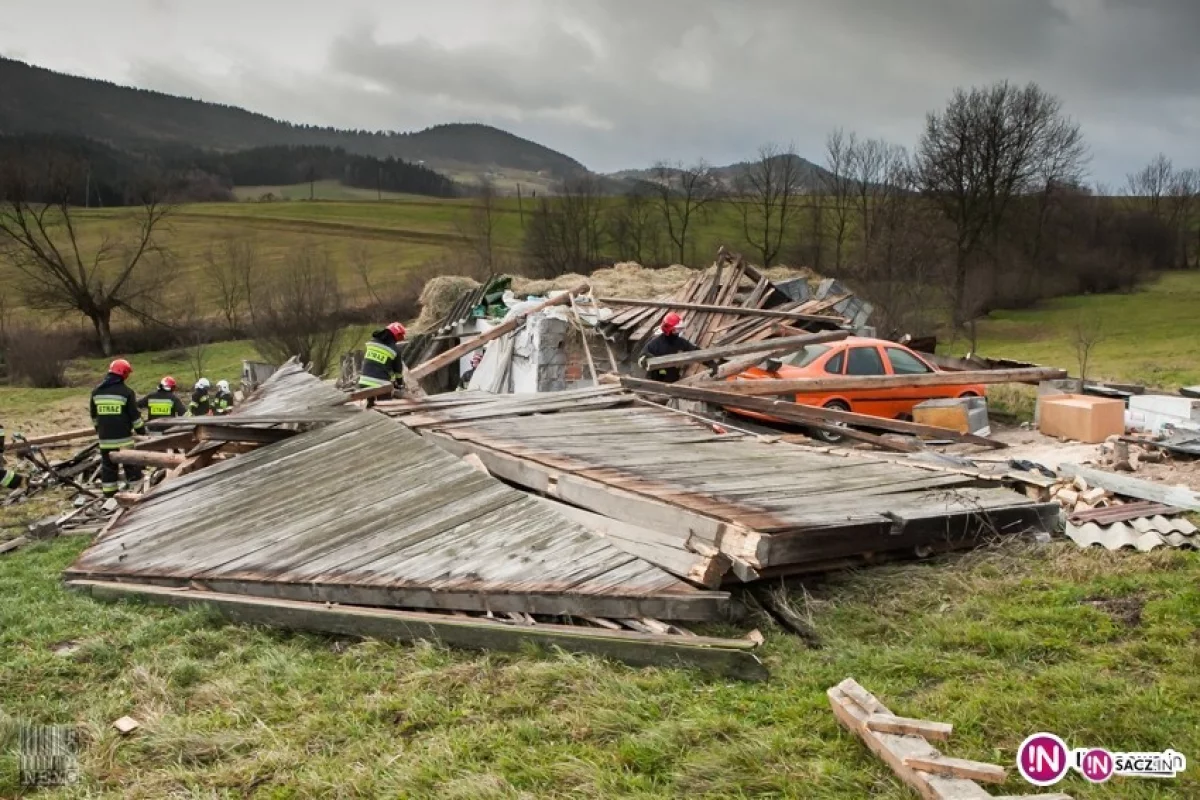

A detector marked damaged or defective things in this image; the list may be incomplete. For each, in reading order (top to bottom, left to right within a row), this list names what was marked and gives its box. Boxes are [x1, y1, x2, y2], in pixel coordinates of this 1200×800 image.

broken wooden plank [410, 282, 588, 380]
broken wooden plank [600, 296, 844, 324]
broken wooden plank [644, 328, 848, 372]
broken wooden plank [712, 368, 1072, 396]
broken wooden plank [620, 376, 1004, 450]
broken wooden plank [106, 450, 185, 468]
broken wooden plank [1056, 462, 1200, 512]
broken wooden plank [70, 580, 768, 680]
broken wooden plank [868, 716, 952, 740]
broken wooden plank [904, 756, 1008, 780]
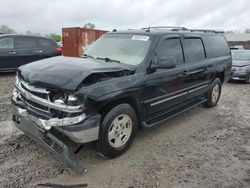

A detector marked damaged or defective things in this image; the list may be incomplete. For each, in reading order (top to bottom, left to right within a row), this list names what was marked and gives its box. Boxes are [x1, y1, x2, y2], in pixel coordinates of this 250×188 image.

crumpled hood [17, 55, 134, 91]
rusty container panel [62, 27, 107, 56]
detached bumper piece [12, 106, 87, 174]
damaged front end [11, 75, 100, 174]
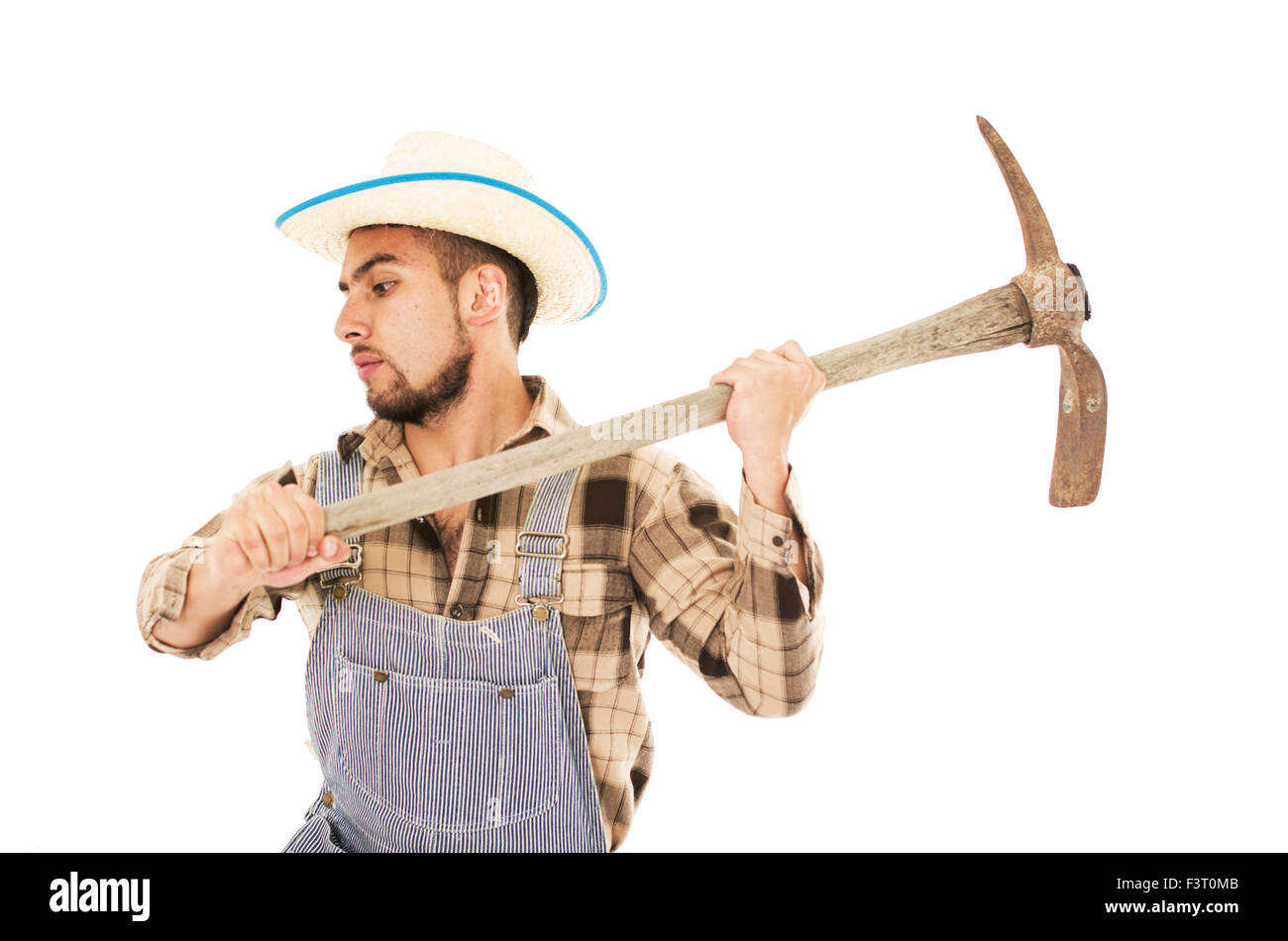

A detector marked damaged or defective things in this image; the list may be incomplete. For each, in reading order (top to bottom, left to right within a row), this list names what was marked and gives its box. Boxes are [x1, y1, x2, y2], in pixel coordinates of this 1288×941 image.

rusty pickaxe [313, 114, 1102, 543]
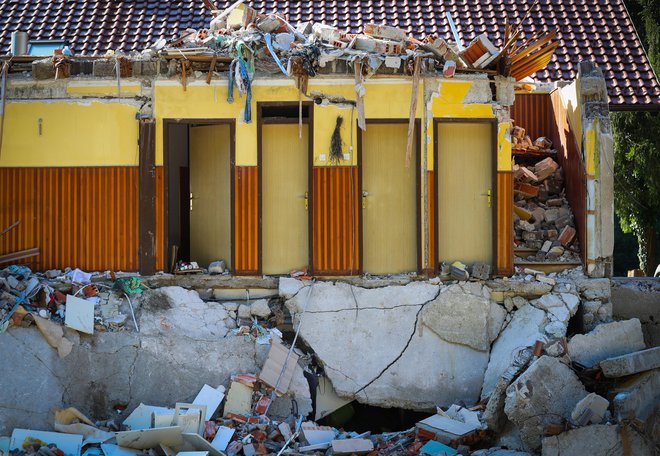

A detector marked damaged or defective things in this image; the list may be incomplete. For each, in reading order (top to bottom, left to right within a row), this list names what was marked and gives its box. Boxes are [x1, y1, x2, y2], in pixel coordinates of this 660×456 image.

broken concrete block [248, 298, 270, 318]
concrete crack [354, 290, 440, 398]
broken concrete block [482, 306, 548, 400]
broken concrete block [568, 318, 644, 368]
broken concrete block [600, 346, 660, 378]
broken concrete block [506, 356, 588, 452]
broken concrete block [572, 390, 608, 426]
broken concrete block [540, 424, 656, 456]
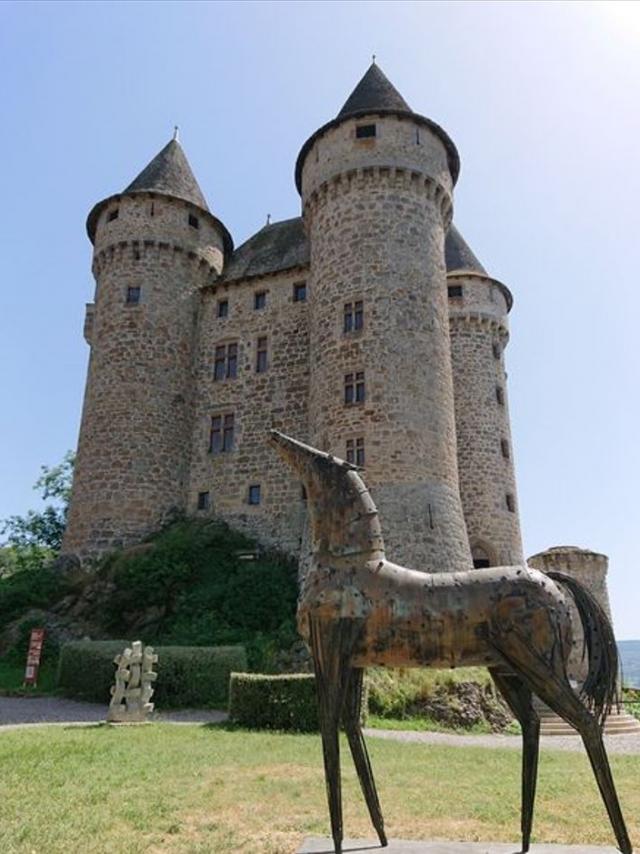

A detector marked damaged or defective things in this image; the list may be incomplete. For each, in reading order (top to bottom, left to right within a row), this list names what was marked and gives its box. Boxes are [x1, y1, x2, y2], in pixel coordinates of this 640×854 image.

rusted metal sculpture [268, 432, 632, 854]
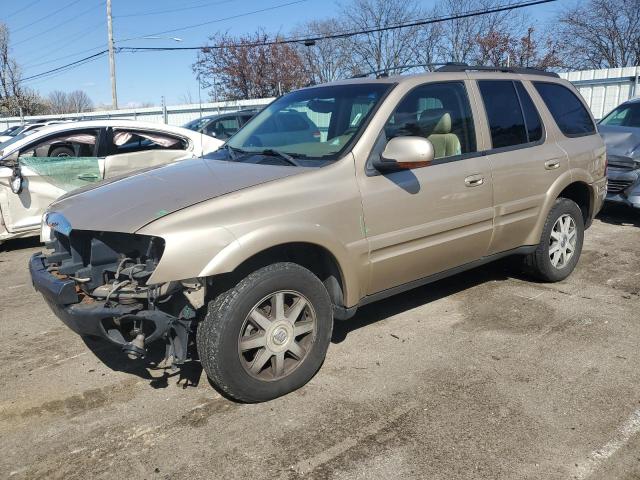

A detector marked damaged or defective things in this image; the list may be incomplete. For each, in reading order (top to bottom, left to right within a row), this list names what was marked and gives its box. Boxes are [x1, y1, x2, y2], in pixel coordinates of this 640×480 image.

crushed front end [30, 223, 204, 366]
damaged suv [31, 63, 604, 402]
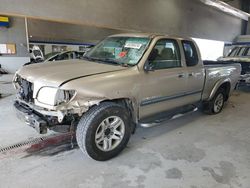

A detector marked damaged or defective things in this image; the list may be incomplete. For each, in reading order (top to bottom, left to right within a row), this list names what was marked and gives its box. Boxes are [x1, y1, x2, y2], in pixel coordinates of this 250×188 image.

damaged hood [16, 59, 127, 86]
broken headlight [36, 87, 76, 106]
damaged front end [12, 74, 101, 134]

PROMPT:
Each record above is to be returned unchanged, while any picture it holds stays out.

WRITTEN SOLUTION:
A detector marked damaged or defective things in this image; the list may be incomplete. For each, in reading order (top to bottom, left to right within a row), this list names what was marked and gives its box. Boxes are [x1, y1, x2, y2], in pixel coordinates of this 1200×800 image.

broken wooden plank [410, 282, 588, 380]
broken wooden plank [600, 296, 844, 324]
broken wooden plank [644, 328, 848, 372]
broken wooden plank [712, 368, 1072, 396]
broken wooden plank [620, 376, 1004, 450]
broken wooden plank [106, 450, 185, 468]
broken wooden plank [1056, 462, 1200, 512]
broken wooden plank [70, 580, 768, 680]
broken wooden plank [868, 716, 952, 740]
broken wooden plank [904, 756, 1008, 780]

A detector marked damaged or defective things in this image; the list may be incomplete. For each, in reading order (top to bottom, left to right within a row), this list names what was marked and gives its box. Boxes are [x1, y1, x2, y2], in pixel coordinates of this 250×188 image.

crumpled hood [17, 55, 134, 91]
rusty container panel [62, 27, 107, 56]
detached bumper piece [12, 106, 87, 174]
damaged front end [11, 75, 100, 174]

A detector marked damaged or defective things in this image; the list may be incomplete. For each, in reading order (top to bottom, left to right within a row), this list names what was marked and gives its box. Boxes are [x1, y1, x2, y2], in pixel coordinates of this 1288×941 image.

rusty pickaxe [313, 114, 1102, 543]

A detector marked damaged or defective things in this image; the list may be incomplete. For each, in reading order (top to bottom, left to right within a row), this list names what was marked and gives its box. Boxes are [x1, y1, x2, y2], in pixel coordinates of this 660×456 image.

broken concrete block [248, 298, 270, 318]
concrete crack [354, 290, 440, 398]
broken concrete block [482, 306, 548, 400]
broken concrete block [568, 318, 644, 368]
broken concrete block [600, 346, 660, 378]
broken concrete block [506, 356, 588, 452]
broken concrete block [572, 390, 608, 426]
broken concrete block [540, 424, 656, 456]

A detector marked damaged or defective things in this image; the list may be incomplete. For each, in reading order (top to bottom, left to right within a row), this list names what was marked and gives its box. Boxes are [x1, y1, x2, y2], in pixel coordinates of this 640×854 image.

rusted metal sculpture [268, 432, 632, 854]

A detector marked damaged or defective things in this image; the list may be incomplete. For each, in reading order (top to bottom, left to right within a row), this list names what was marked and gives its box. Boxes are [x1, y1, x2, y2], in pixel coordinates of this 640×480 image.

crushed front end [30, 223, 204, 366]
damaged suv [31, 63, 604, 402]

A detector marked damaged or defective things in this image; the list may be incomplete. For each, in reading order (top to bottom, left to right within a row), this list names what was marked and gives its box. Boxes are [x1, y1, x2, y2], in pixel coordinates of this 250×188 image.

damaged hood [16, 59, 127, 86]
broken headlight [36, 87, 76, 106]
damaged front end [12, 74, 101, 134]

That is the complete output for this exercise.